On Tuesday afternoon, Rodgers spoke to approximately 30 members of the Yale community in Sterling Memorial Library as part of the International Security Studies’ Distinguished Speaker Series. An influential historian and author of the book “Age of Fracture,” Rodgers explained the emergence of a powerful free market in which rationality was championed and also commented on how the new intellectual “age of fracture” has influenced the language of politicians and even interpersonal relationships.
Technology has played a key role in creating this fragmented social reality, Rodgers said.
“We’re wired into our smartphones … We can shop at home, get ourselves educated at home,” he said. “Public schools will be unnecessary. If we need a peer group for our children, we can create one over the web … We don’t need society. We can each go on our choosing way — with technology.”
Since the late twentieth century, America’s sense of solidarity has been pushed aside, Rodgers said. While the feminist movement initially entered the spotlight with its constituents united by a “we shall not be moved, we shall overcome” mindset, for example, Rodgers said the movement fell short of its goals because of internal differences between women. Politically and morally conservative women, liberal women and women of different races and religions were all jostling for the microphone, he said.
Rodgers said recently, there have been two “big bangs”: the events of Sept. 11, 2001 — after which America experienced a wave of patriotism — and the economic crisis of 2008. For a moment, Rodgers said it seemed as though American solidarity had been restored. In the realm of language, presidential speechwriters began using the word “we” once more, Rodgers added, citing Michael Gerson, chief speechwriter for former President George W. Bush, as an example.
“Language wrote itself into politics, with a new emphasis on the small, personal and fragmentary,” he said.
According to Rodgers, one of the greatest inventions of mankind is the market, which he called a “magical realm” where desires collide with external circumstances.
Rationality became the denominator of economic decisions and transactions, which theoretically should add up to a world with minimal inefficiency, he said.
“But rationality isn’t so rational in the context of life,” said Rodgers, adding that this is one of the ironies of the “Age of Fracture.”
Rodgers concluded his talk by commenting on the role teachers play in working against the fragmentary nature of society.
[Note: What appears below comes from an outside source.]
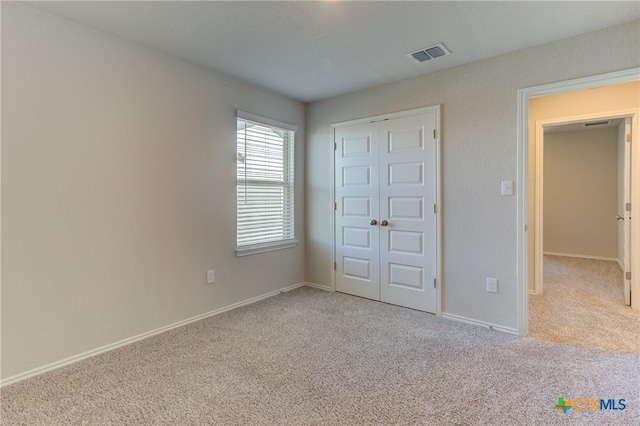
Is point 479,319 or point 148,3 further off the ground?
point 148,3

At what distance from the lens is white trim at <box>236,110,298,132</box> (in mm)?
3367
Teachers can construct the way education is received, he said. Though Rodgers said a college education is currently a race to answer questions correctly and build a resume for the job market, he said relationships should be forged in the classroom in the same way that they are in Glee Club or lacrosse practice.
Most of the audience members had read Rodger’s book, and many were professors or graduate students in the International Security Studies program.
The Director of the International Security Studies program, Adam Tooze, said he thought the talk gave a compelling summary of Rodgers’ book.
“Professor Rodgers has been absolutely central to cultural and intellectual history for the past several decades,” said history professor Jenifer Van Vleck. “This book in particular really shows how the tools of historical analysis can illuminate not only the past but also our present.”
Tommy Sheppard GRD ’14 and Kate Geoghegan GRD ’14, students in the International Security Studies program, said they agreed with Rodgers that the language of individualism has become more prominent in recent years.
“Age of Fracture” was published in 2011.